GOAL OF THE EXERCISE | Switch "camera" to "viewer" in the lines running from the line with "From the point" up to and including the last line of the material. Return only those lines, with everything else left the same.

++++ TASK INPUT ++++

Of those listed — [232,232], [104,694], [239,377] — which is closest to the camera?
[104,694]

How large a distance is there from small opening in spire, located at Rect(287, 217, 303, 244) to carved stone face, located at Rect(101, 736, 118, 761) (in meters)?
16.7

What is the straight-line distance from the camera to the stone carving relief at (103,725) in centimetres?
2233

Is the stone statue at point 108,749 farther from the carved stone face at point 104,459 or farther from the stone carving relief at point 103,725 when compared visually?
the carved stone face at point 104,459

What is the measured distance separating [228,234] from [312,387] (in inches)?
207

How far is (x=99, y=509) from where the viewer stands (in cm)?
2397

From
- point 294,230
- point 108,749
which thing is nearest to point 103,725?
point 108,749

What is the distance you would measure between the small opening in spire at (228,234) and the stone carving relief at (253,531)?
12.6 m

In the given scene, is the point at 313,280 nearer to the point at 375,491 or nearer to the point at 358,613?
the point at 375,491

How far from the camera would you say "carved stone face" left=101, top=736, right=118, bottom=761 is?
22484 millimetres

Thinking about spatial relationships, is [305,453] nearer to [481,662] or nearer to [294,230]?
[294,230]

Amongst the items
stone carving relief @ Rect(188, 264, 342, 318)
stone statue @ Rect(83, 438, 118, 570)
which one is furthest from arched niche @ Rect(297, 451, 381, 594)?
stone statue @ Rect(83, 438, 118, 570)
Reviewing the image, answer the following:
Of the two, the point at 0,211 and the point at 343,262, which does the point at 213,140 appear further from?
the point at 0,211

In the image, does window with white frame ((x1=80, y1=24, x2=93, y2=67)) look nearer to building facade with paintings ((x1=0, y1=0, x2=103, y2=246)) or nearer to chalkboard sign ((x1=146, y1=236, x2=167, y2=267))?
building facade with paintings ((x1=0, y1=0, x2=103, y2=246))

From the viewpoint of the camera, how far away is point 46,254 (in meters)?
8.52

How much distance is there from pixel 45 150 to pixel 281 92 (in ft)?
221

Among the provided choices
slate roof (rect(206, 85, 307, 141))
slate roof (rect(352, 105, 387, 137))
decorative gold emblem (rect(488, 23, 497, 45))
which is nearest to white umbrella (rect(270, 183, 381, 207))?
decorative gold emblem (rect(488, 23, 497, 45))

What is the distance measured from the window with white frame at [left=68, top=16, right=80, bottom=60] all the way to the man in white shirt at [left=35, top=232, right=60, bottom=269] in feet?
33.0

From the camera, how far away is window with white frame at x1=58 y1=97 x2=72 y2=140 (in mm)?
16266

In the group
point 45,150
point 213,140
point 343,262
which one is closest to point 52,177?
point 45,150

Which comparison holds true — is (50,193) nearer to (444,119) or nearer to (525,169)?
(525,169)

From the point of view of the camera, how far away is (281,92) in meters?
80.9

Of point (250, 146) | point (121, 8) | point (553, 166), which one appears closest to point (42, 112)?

++++

PROBLEM SOLUTION |
From the point of view of the viewer, how far away is (281,92) in meters?
80.9

Of point (250, 146) | point (121, 8) | point (553, 166), which one appears closest to point (42, 112)?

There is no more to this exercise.